Begin PAGE EXTRACT

# No win today, but here is Quincy's win photo from yesterday



## Olie (Oct 10, 2009)

I cant wait to see the picture.


----------



## spoospirit (Mar 10, 2009)

_He's a winner in my book everyday! I'm sure he will get there Cherrie. He did fabulously yesterday and he will do it again._


----------



## ArreauStandardPoodle (Sep 1, 2009)

Here it is...


----------



## Keithsomething (Oct 31, 2009)

He looks AWESOME Cherie!!
Tomorrows another day, I bet the judge will lavish him and give him a ton of points


----------



## pudlemom (Apr 16, 2010)

OMG, that cute little puppy has turned in to one stunning stud in every sense of the word.


----------



## ArreauStandardPoodle (Sep 1, 2009)

LOL!!! You are cute! He can only get five max on any given day. Tomorrow is indeed another day and we will see what comes of it. He has been booked for the Woodstock, Ontario shows on Feb. 4, 5 and 6.


----------



## ArreauStandardPoodle (Sep 1, 2009)

pudlemom said:


> OMG, that cute little puppy has turned in to one stunning stud in every sense of the word.


Ha,ha,ha!!! Thank you. He is a handsome devil, isn't he?


----------



## Feathersprings (Jul 15, 2010)

He looks great! Nice when the pics turn out good  Too bad he didnt win today but that is the way of shows... like you said, different day , different judge! Good luck tomorrow


----------



## ArreauStandardPoodle (Sep 1, 2009)

Feathersprings said:


> He looks great! Nice when the pics turn out good  Too bad he didnt win today but that is the way of shows... like you said, different day , different judge! Good luck tomorrow


Thanks so much. I am not remotely upset. If he lost because he looked awful or acted like a fool...maybe. But he was a gem and looked amazing.


----------



## jester's mom (Nov 25, 2008)

WOOHOOO!!! LOVE that win pic of him!! No, you don't win every time... as you said, different judges = different opinions, BUT, he is a winner in my eyes! What a handsome, handsome young man he has grown into! Won't be all that long before you are putting a Ch in front of his name! Best to you and Quincy!


----------



## Spencer (Oct 7, 2009)

What a pretty boy... and he is just so sososososo black! He looks so confident standing up there, I bet he is fun to watch in the ring 

A question... because I know little about how poodles are made up, so no one take this incorrectly... how much chest are poodles supposed to have? Q's doesn't look very deep, so I was just wondering if they were supposed to be or no? I may be spoiled by all the sighthounds I've been around and their extrememly deep chests (I love 'em!) though... so if my question is dumb, just ignore me!


----------



## amerique2 (Jun 21, 2009)

Congratulations!!! What a handsome guy that Quincy is.


----------



## Feralpudel (Jun 28, 2010)

Spencer said:


> how much chest are poodles supposed to have?


Spencer, the deepest part of the chest should be no higher than the dog's elbows when he is stacked and you are looking at him from the side. You need to see the dog cut down or go over a dog with your hands if he is in coat, as hair can substitute for bone. The elbows are another issue, as short upper arms are a common problem in standards. 

If you go on the PCA website, there is an illustrated breed standard that is very helpful.


----------



## Ruth (Nov 18, 2010)

End PAGE EXTRACT
Begin DATA ROWS

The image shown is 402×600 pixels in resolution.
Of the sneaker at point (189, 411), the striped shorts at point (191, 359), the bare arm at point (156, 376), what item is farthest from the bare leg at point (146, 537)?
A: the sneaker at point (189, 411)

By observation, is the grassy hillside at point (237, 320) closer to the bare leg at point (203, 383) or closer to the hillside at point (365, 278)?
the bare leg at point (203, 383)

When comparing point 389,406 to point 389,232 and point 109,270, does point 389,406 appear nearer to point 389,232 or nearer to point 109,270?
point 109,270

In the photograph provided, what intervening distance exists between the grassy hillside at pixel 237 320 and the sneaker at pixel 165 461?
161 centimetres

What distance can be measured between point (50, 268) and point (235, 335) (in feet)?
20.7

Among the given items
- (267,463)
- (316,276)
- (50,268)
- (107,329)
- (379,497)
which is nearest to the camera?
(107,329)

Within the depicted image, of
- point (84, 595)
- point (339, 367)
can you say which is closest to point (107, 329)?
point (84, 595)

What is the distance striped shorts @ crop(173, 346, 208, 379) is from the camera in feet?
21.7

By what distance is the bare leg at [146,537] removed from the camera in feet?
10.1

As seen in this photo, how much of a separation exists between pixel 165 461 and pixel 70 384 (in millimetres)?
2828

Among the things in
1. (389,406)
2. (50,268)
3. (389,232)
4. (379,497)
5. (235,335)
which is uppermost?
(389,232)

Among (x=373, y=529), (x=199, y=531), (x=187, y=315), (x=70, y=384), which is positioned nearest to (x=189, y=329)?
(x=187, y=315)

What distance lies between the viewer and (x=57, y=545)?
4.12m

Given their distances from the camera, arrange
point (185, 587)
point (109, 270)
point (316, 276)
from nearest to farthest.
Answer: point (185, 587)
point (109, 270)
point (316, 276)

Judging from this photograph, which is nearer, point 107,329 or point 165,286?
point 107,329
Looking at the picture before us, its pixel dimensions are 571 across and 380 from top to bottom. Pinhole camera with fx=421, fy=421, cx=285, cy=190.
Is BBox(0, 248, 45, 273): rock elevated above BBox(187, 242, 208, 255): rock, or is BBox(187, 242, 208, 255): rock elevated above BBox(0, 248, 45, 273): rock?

End DATA ROWS

WHAT IS BEING ASKED:
Write what comes next in the forum thread about Quincy's dog show photo, starting right after its last line.

THE RESPONSE:
Quincy is gorgeous! I just saw his videos and while I don't know much about shows, he looks amazing, walking in such a confident way. He's a winner to me. 

And he makes you feel so proud and happy, I bet that's the best part!


----------



## artsycourtneysue (Jul 21, 2009)

oh he is just beautiful!! Good luck with him today


----------



## Aidan (Mar 4, 2009)

He looks stunning! What a handsome boy he turned out to be.


----------



## ArreauStandardPoodle (Sep 1, 2009)

Thanks again to all of you. Day three was the same as day two...reserve Winners Dog. We are exhausted...all of us including Quincy. But he was gem again...showed beautifully and was a perfect gentleman. So, off we go to Woodstock in two weekends. In the meantime, I am thankful for this incredible boy who knows how to behave and make his Mom a proud lady!!


----------



## cbrand (Aug 9, 2009)

Congratulations on a good weekend. I think WD and 2 R is good for a puppy. What was the breed count?


----------



## Persia (Oct 14, 2010)

Oh, my! I was expecting a Big Red, instead it was Black Beauty!

Gorgeous! Give him all the experience to bring it home, ASP!

How old is your boy?


----------



## ArreauStandardPoodle (Sep 1, 2009)

cbrand said:


> Congratulations on a good weekend. I think WD and 2 R is good for a puppy. What was the breed count?


There were thirteen.


----------



## cbrand (Aug 9, 2009)

ArreauStandardPoodle said:


> There were thirteen.


 13 dogs? Wow that is a lot. What was the break down by class.


----------



## ArreauStandardPoodle (Sep 1, 2009)

Spencer said:


> What a pretty boy... and he is just so sososososo black! He looks so confident standing up there, I bet he is fun to watch in the ring
> 
> A question... because I know little about how poodles are made up, so no one take this incorrectly... how much chest are poodles supposed to have? Q's doesn't look very deep, so I was just wondering if they were supposed to be or no? I may be spoiled by all the sighthounds I've been around and their extrememly deep chests (I love 'em!) though... so if my question is dumb, just ignore me!


I agree with Feralpoodle. You would have to feel him to know and all is good. I have had three handlers assess him and nobody has felt he is lacking.


----------



## ArreauStandardPoodle (Sep 1, 2009)

cbrand said:


> 13 dogs? Wow that is a lot. What was the break down by class.


One junior puppy dog...two senior puppy dogs...one bred by dog...two junior puppy bitches...two senior puppy bitches.... one bred by bitch...two female specials, two male specials. One boy and one girl did not turn out on Friday, so eleven on Friday.


----------



## ArreauStandardPoodle (Sep 1, 2009)

Persia said:


> Oh, my! I was expecting a Big Red, instead it was Black Beauty!
> 
> Gorgeous! Give him all the experience to bring it home, ASP!
> 
> How old is your boy?


Thanks very much. He is eleven months old.


----------



## cavon (Aug 10, 2010)

I was thinking of you all weekend! that handsome devil will get his wins quickly, I'm sure! Don't you worry about it!


----------



## Chagall's mom (Jan 9, 2010)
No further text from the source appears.